== Passage ==
>>>

# My Ontario Season Comes to an End. BBD!



## dc240nt (Sep 20, 2006)

After 10 days of hard hunting my time in Ontario was winding down. Last day available to hunt and this buck comes into the rattlin antlers at 9:15. He pranced in so pretty..., head held high, chest and neck all puffed up, hair standing up, full alert and highly wired up! I'll never forget that scene as long as I live. As soon as I seen him I knew what buck it was, he's the same deer I passed on the 25th. I studied the picture I took of him that day, and with no regrets about passing him up, figured he was a solid low 150's deer. I really contemplated what I would do if I seen him again and concluded I'd take him late in the hunt. He dressed 232 and should end up a little over 150 inches. I am tickled to death with him as I really love hunting these wilderness bucks. This deer, and the hunt leading up to taking him, has filled everything I love about the wilderness. I seen wolves twice, both times walking passed my db/bull within 10 yards and directly down wind and not having a clue I was there. I seen moose, bear, wolves, bald and golden eagle, became pretty good friends with a very friendly 3 pointer who liked to follow me to my blind every morning, hand fed a whiskey jack, and threw pine cones at a red fox who seemed to relish the attention. And the best part of it all was that I only seen people when I wanted to. To bad the calender had to keep clicking, I could have spent a month there and been very happy to not have fired a shot. For those of you that have never expirienced something like this, I highly recommend it to you all. Believe me, you truely don't know what you are missing.
Here's a couple pics.

The Dbl/Bull from 12 yards.









6x5 Typical and one tired but very happy hunter.









Here's my visitor as taken from my pocket camera. Many feel its a priviledge to see a wolf. This one let me see him twice and gave me three trail camera pics as well.


----------



## Ref (Jul 21, 2003)

dc240nt,

GREAT buck and GREAT story.

Congrats!!!


----------



## hunt4P&amp;Y (Sep 23, 2004)

Ditto!


----------



## waterfowler7 (Sep 16, 2008)

Nice pics and good story congrats


----------



## bretts (Feb 24, 2004)

<<<

== Extracted data ==
>>>

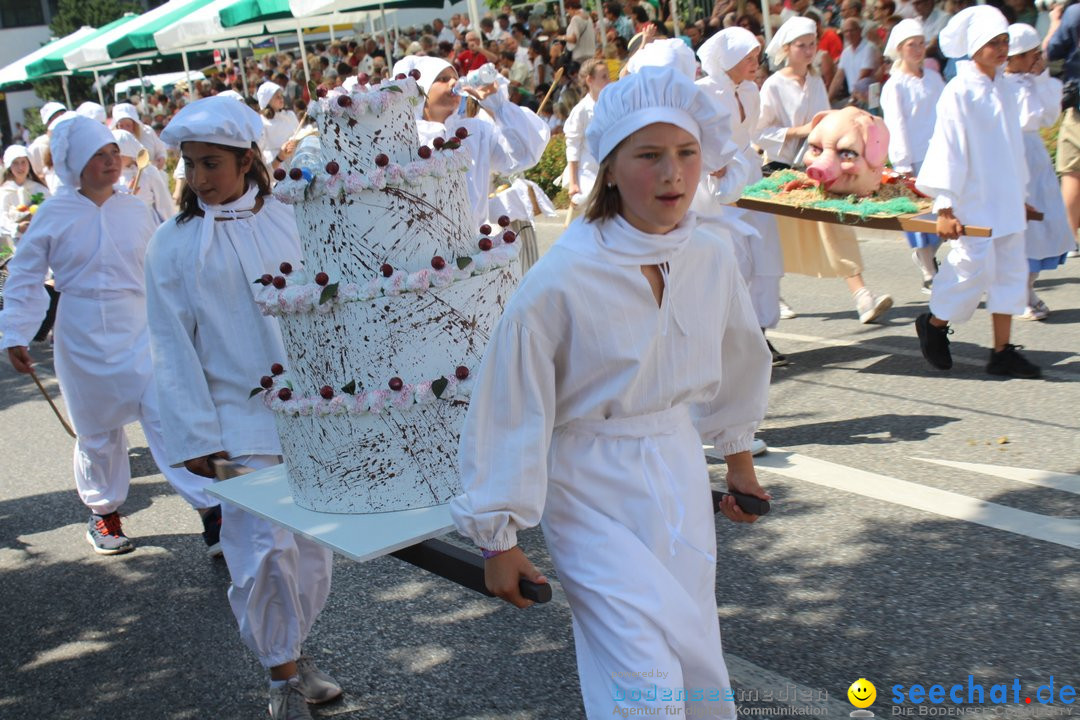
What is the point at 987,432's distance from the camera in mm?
6562

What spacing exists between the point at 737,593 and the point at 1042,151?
5397 mm

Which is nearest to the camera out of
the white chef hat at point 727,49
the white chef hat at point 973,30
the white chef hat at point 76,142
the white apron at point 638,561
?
the white apron at point 638,561

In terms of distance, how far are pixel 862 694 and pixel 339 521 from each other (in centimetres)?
176

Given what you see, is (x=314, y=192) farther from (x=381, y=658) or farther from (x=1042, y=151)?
(x=1042, y=151)

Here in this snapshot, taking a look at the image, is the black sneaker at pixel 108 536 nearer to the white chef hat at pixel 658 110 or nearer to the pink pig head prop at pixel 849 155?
the white chef hat at pixel 658 110

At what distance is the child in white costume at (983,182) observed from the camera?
23.9 feet

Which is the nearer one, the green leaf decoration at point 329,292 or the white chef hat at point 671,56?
the green leaf decoration at point 329,292

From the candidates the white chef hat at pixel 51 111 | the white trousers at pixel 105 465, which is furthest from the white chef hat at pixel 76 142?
the white chef hat at pixel 51 111

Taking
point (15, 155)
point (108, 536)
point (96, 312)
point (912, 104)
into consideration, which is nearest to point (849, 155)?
point (912, 104)

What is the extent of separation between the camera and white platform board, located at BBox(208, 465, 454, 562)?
317 centimetres

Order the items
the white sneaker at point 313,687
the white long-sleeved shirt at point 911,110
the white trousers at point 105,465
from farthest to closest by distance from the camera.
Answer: the white long-sleeved shirt at point 911,110, the white trousers at point 105,465, the white sneaker at point 313,687

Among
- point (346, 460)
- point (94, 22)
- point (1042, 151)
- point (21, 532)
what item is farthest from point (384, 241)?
point (94, 22)

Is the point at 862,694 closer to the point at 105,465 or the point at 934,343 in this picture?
the point at 934,343

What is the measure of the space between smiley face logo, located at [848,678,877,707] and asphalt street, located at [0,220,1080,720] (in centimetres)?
6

<<<

== Tasks for this exercise ==
1: In the hunting thread, at what time did the buck come in to the rattling antlers?
2: In the records, rewrite the lines from the one holding "Order the items" through the last line, both ends included, putting "length" in place of "measure" and changing nothing else.
The hunting thread and the records have nothing to do with each other.

== Results of the tasks ==
1: At 9:15.

2:
Order the items
the white sneaker at point 313,687
the white long-sleeved shirt at point 911,110
the white trousers at point 105,465
from farthest to closest by distance from the camera.
Answer: the white long-sleeved shirt at point 911,110, the white trousers at point 105,465, the white sneaker at point 313,687

Among
- point (346, 460)
- point (94, 22)
- point (1042, 151)
- point (21, 532)
what item is farthest from point (384, 241)?
point (94, 22)

Is the point at 862,694 closer to the point at 105,465 or the point at 934,343 in this picture?
the point at 934,343

What is the length of the space between smiley face logo, located at [848,678,877,707] and asphalt street, located at [0,220,1080,720] (in centimetres)?
6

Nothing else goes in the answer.